Tomorrow the country will stand together and remember the systematic racism and oppression of Aboriginal peoples under past government policies, including the forced removal of children from their families and communities.
The atrocities committed against the Stolen Generations and their families must never be repeated, and the nation will forever remember the hardships they endured.
The damage of these policies has been made clear by the efforts AbSec has taken in assisting the Stolen Generations Council of NSW & ACT in their work supporting members of the Stolen Generations in their journey of healing.
Kirrily Jordan, Executive Officer of the Stolen Generations Council of NSW & ACT, said, “It is crucial for members of the Stolen Generations, that have endured so much pain, to be supported in their process of healing.
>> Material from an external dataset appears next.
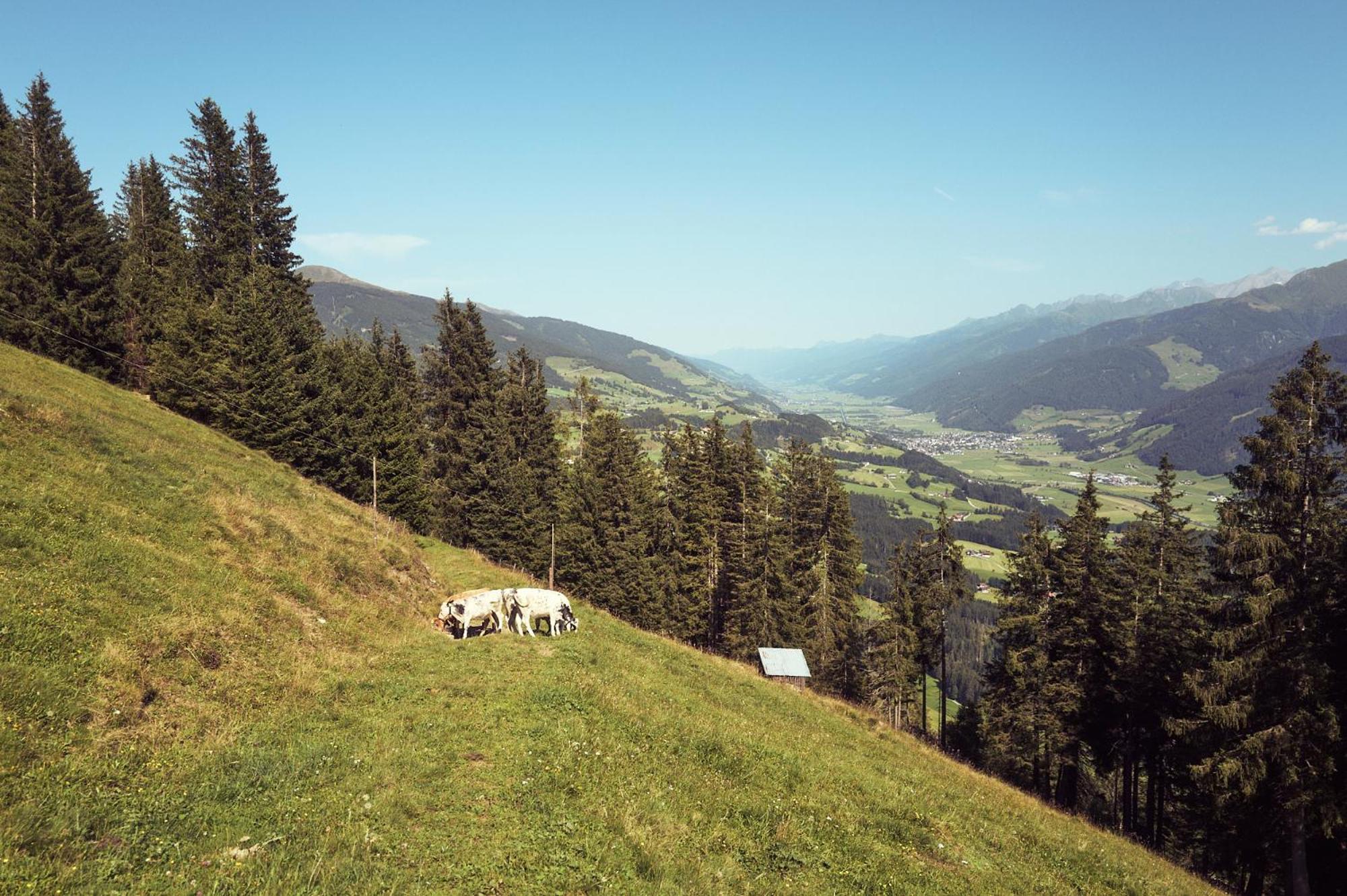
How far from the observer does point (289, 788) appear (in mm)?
9578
The impact of these past government policies has started a vicious cycle of intergenerational trauma that requires extensive support and assistance.”
On supporting members of the Stolen Generations, AbSec CEO John Leha said, “As the peak organisation for Aboriginal children and families, it is the responsibility of AbSec to not only protect current generations of Aboriginal children from suffering but also supporting past members of the Stolen Generations and their families. The work of the Stolen Generations Council is invaluable to the community, and we will continue to support them in their healing work.”
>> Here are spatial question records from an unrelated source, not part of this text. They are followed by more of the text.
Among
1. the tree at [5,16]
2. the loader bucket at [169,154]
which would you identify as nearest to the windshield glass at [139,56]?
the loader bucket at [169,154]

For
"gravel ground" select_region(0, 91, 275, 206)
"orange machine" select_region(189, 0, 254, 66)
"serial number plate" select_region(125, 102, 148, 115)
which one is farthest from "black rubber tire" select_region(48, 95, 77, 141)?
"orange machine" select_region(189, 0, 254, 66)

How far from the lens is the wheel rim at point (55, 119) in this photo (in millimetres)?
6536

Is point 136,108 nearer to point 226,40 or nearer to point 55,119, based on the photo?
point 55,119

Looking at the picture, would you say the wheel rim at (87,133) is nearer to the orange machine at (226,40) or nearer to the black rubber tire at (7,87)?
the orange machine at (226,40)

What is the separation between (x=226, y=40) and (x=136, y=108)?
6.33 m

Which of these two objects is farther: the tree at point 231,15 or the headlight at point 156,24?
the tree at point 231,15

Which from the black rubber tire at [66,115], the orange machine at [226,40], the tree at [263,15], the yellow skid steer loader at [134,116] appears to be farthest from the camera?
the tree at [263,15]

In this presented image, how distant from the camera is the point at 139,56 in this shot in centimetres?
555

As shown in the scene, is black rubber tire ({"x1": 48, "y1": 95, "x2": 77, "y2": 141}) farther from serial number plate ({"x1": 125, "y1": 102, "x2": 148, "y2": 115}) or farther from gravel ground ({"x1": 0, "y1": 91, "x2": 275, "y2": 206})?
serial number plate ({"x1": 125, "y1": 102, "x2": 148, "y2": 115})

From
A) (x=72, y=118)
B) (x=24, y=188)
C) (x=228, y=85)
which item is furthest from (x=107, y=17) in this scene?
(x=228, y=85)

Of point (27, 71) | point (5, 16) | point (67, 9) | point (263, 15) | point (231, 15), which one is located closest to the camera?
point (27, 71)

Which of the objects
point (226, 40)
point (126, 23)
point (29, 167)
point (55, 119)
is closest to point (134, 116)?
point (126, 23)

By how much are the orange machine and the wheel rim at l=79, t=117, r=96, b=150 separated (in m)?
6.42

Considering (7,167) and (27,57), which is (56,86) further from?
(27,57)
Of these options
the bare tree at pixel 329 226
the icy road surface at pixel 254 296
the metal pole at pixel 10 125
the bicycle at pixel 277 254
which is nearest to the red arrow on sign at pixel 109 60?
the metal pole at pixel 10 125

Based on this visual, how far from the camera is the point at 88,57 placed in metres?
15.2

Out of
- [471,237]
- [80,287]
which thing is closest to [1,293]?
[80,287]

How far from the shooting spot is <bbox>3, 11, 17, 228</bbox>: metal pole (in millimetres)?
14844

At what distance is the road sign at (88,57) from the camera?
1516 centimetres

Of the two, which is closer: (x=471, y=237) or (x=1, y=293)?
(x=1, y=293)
Across Australia, the number of Aboriginal children in out-of-home care continues to increase, set to double by 2029, fomenting a new and growing crisis of child removals.
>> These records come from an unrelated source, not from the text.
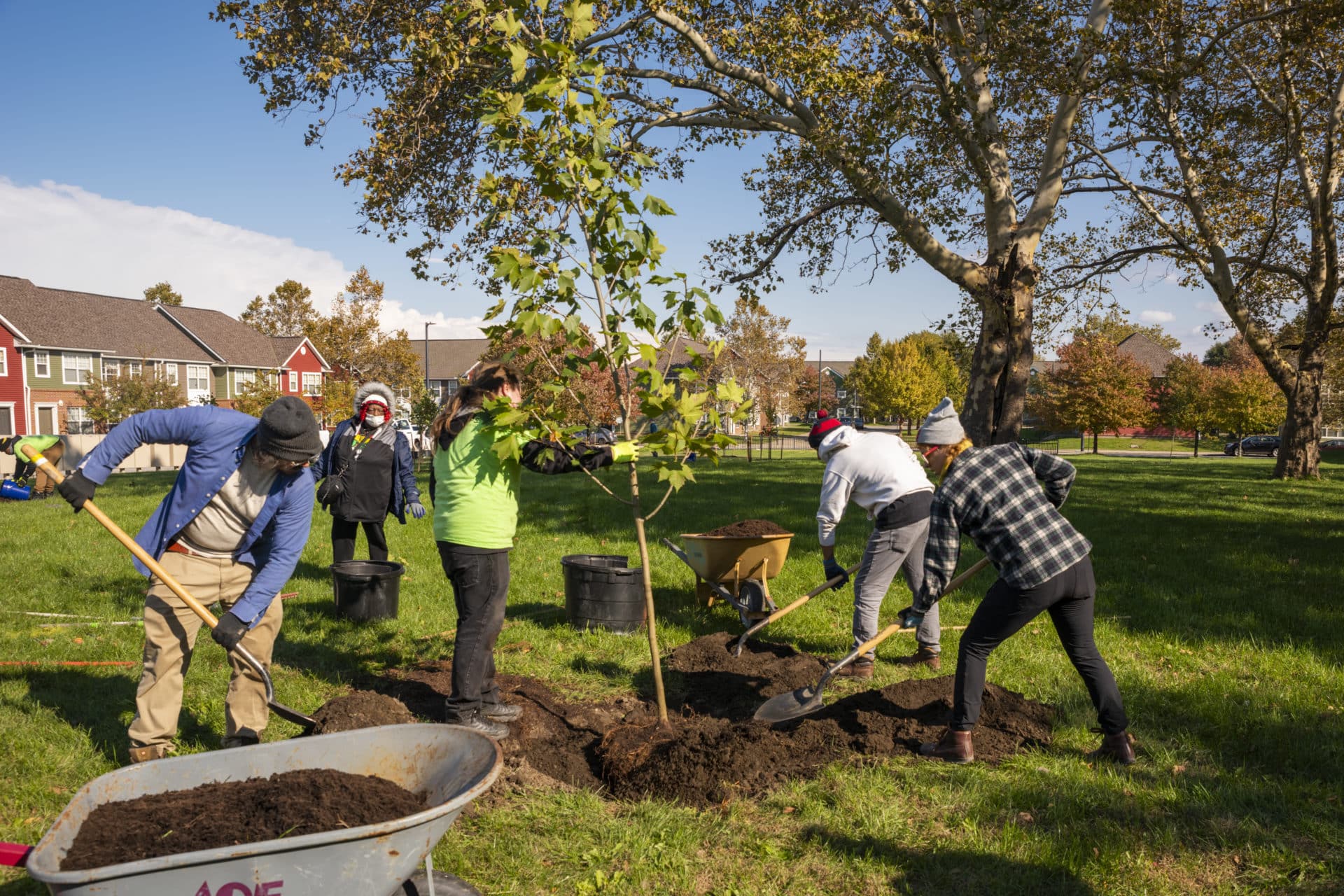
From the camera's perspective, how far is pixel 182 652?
4195mm

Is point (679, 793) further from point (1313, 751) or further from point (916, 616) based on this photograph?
point (1313, 751)

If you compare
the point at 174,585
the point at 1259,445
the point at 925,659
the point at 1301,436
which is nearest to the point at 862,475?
the point at 925,659

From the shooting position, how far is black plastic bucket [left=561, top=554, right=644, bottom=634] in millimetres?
6922

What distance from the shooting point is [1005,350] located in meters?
14.7

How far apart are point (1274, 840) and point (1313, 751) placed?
3.99 ft

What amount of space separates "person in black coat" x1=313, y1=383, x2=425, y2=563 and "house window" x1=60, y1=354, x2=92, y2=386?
40.5 m

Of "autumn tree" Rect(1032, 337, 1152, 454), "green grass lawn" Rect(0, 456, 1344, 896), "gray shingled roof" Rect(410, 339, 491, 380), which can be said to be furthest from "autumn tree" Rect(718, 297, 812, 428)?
"gray shingled roof" Rect(410, 339, 491, 380)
AbSec is calling on the NSW Government to learn from the mistakes of the past and do more to protect Aboriginal kids and support their families through investing in crucial early intervention and support services for families in need.
Mr Leha said, “Sorry Day is an annual reminder of the injustices committed against Aboriginal peoples by previous governments. Sadly, however, the impact of child removals on Aboriginal families is not a thing of the past. In NSW, the overrepresentation of our kids in the child protection system continues to increase, and more must be done to support Aboriginal families and communities. We need a child protection system that focuses on prevention and keeping families together to avoid this developing crisis and ensure history does not repeat itself.”